I decided to use an online program called piktochart for visualizing data. It allowed me to investigate several different aspects of the word “go” throughout the narratives and the chronology bar. I observed the frequency of deaths, total death count, and locations of death through the first and last 20 pages of both Sam and Haileys narrative. Using this sample, I first graphed the frequency the word “go” and “goes” in the chronology bars of both Hailey and Sam using voyant. I then pasted the results on piktochart. As you can see, the frequency of “go” and “goes” meaning the frequency of deaths increases dramatically as the novel progresses. I decided to visualize this in graphical form because of the easiness to understand the increasing frequency over time. This visualization serves to illustrate the significant pattern of death throughout the novel which is clearly displayed.

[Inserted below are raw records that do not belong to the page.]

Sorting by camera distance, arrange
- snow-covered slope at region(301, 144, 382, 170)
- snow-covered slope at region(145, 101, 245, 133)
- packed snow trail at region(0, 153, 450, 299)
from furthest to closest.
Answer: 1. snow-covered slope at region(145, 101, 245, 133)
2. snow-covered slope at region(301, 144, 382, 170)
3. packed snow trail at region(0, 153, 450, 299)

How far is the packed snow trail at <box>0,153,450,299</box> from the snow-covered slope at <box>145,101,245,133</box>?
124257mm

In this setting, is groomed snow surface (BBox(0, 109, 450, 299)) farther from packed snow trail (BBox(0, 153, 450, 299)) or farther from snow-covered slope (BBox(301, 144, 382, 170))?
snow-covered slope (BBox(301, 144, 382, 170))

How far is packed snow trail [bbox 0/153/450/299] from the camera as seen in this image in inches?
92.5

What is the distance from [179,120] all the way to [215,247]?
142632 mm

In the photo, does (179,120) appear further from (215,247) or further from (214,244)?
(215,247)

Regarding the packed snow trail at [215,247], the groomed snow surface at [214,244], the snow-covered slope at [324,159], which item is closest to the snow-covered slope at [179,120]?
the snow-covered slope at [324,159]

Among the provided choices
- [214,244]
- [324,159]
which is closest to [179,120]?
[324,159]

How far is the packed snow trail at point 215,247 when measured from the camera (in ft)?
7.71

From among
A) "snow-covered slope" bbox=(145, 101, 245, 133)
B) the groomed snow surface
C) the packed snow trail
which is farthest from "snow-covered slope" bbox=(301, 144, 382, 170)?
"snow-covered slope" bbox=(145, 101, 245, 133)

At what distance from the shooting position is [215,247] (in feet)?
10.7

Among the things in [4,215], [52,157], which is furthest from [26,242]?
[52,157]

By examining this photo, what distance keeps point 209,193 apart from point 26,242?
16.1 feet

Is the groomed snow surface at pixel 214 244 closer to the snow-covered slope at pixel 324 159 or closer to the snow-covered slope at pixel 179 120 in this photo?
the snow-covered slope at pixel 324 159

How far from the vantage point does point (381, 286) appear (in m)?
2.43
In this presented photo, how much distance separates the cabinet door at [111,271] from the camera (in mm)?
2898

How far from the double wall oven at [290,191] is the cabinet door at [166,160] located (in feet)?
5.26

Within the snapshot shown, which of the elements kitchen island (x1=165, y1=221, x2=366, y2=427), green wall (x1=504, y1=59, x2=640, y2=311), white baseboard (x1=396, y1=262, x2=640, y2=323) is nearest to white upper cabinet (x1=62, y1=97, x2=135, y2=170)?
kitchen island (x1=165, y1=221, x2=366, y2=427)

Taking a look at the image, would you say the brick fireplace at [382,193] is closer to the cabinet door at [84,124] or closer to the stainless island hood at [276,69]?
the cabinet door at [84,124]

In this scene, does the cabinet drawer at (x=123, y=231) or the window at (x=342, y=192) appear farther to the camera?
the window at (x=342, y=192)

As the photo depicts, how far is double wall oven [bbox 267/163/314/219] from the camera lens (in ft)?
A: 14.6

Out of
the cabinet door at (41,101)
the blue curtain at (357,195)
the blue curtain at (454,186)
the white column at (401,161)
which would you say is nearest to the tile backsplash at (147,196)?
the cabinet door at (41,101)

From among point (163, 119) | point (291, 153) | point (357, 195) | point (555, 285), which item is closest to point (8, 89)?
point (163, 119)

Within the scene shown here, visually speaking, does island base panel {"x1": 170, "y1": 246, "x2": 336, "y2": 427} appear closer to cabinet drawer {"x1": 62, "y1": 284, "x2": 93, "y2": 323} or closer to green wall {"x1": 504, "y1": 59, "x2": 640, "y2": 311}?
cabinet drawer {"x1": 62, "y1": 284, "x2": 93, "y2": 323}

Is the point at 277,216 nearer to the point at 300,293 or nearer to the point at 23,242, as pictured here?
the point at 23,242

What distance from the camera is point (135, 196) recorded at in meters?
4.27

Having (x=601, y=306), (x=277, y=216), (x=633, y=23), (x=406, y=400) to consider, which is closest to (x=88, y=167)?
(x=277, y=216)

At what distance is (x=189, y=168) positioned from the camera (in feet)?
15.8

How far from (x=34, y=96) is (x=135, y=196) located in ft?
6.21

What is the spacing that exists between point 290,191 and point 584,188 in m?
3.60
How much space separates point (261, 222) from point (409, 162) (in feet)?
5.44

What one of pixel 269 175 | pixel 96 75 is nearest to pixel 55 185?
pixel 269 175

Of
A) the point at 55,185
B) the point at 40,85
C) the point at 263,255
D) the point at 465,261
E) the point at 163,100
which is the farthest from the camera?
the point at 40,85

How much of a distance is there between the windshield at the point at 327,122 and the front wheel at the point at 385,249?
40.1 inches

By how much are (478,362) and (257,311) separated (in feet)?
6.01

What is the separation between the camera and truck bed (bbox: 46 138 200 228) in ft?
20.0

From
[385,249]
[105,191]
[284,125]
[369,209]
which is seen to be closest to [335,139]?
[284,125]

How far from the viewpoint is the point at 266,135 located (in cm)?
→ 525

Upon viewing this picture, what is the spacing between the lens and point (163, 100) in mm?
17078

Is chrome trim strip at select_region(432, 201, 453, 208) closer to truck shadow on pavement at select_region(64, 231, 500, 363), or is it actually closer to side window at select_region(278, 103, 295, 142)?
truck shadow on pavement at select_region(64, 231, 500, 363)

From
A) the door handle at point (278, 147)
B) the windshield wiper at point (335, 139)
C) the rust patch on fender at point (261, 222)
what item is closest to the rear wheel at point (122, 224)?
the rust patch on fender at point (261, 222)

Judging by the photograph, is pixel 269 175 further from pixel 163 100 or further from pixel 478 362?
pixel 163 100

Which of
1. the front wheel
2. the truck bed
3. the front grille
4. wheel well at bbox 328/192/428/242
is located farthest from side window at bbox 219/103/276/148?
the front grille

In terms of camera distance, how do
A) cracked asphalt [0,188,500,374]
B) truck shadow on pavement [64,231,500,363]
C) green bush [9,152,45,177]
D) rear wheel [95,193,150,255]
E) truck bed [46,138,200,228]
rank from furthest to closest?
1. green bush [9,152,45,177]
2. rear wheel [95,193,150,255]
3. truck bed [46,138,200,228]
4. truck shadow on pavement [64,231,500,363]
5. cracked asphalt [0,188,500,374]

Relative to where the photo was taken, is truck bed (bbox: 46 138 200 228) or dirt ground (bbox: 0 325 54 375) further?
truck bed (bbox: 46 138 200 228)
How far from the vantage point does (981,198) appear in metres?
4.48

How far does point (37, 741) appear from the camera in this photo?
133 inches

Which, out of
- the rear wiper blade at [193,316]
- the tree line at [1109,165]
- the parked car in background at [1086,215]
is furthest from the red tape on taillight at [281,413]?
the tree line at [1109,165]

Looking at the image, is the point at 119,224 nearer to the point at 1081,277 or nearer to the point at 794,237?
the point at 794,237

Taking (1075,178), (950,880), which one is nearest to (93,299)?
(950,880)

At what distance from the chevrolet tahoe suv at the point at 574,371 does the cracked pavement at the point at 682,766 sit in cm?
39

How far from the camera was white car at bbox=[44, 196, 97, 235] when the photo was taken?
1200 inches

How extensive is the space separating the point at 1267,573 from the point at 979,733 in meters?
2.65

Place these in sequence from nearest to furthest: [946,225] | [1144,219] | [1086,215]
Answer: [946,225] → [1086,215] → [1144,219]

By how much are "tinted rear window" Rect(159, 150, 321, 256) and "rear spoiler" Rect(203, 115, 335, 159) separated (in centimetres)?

After I graphed the frequency of death over time, I decided to visualize the pages with the most deaths in the chronology bar. I did this by using the interactive pie charts and graph axis available through the online program. I made separate pie charts for the first 20 pages of Sam, the first 20 pages of Hailey, the last 20 pages of Sam, and the last 20 pages of Hailey(sort of). There were technical constraints on what I was allowed to do or show, so it may not make sense at first glance. The green pie charts are Sam and the gold pie charts are Hailey. (I keep this color scheme for the other graphs). If you observe carefully, you can see color coordinated pieces of the pie charts varying in size. Each slice represents a page in that sample of 20 pages. The slices are varying in size and color indicating how many people died on that page in the chronology bar; the bigger the slice and the darker the color, the greater amount of people that died. I also made the size of the pie charts proportional in regards to the total number of deaths occurring in each 20 page sample indicated by the y-axis of the graph. The x-axis of the graph indicates the pages in the novel. Because I did the first and last 20 pages, I only have visualized data for the beginning and end of the novel. As you may notice, there is no pie chart for the last 20 pages at end of Hailey’s narrative. This is because no one dies in the chronology bar during her last 20 pages due to the future dates that have not occurred yet. Over 230,000 people die in the beginning of Sam’s chronology bar while just over 12,000 people die in the last 20 pages of both Sam and Hailey’s chronology bars. This data was interesting, but I think larger samples would be necessary to draw conclusions from this graph. I chose the colors and design so that the complex pieces constituting this graph could be ingested in one bite.
Lastly, I decided to make a map of the United States. On this map I have color coded states for Sam (green) and Hailey (gold). I designed this map to be similar to population “heat” maps. The darker the color of the state, the greater the population. In this case, the darker the state, the more people that died there in the chronology bar. If you go to the link provided at the beginning of the post, the map is interactive and will tell you how many people died, on what page numbers this occurred, and also what years. It was interesting that in my sample none of Sam’s chronological deaths occurred in the same place as Hailey’s. I would guess this probably changes in the middle of the book. This map roughly aligns with the destination map on Hayles website, which draws the question if the two are related. Other than this, the visualization serves the purpose of displaying death throughout a novel that when close-read can seem to focus more on life and eternity.
The most conclusive visualization I created was the frequency line graph. Because of that graph I was able to discover relationships between death and years. More deaths occurred in 1963 than any other year in my sample range. This is due to the shared 1963 date as the beginning of Hailey’s narrative and the end date of Sam’s narrative. It also led me to discover significant findings in the middle of the novel within the narratives. Specifically between pages 177-184. Here the word “go” (if viewed as meaning dying) changes the entire perspective of the conversation. This leads to new perspectives surrounding the deaths of Hailey and Sam and then the concept of their eternity starting again on page 1 after their deaths on page 360.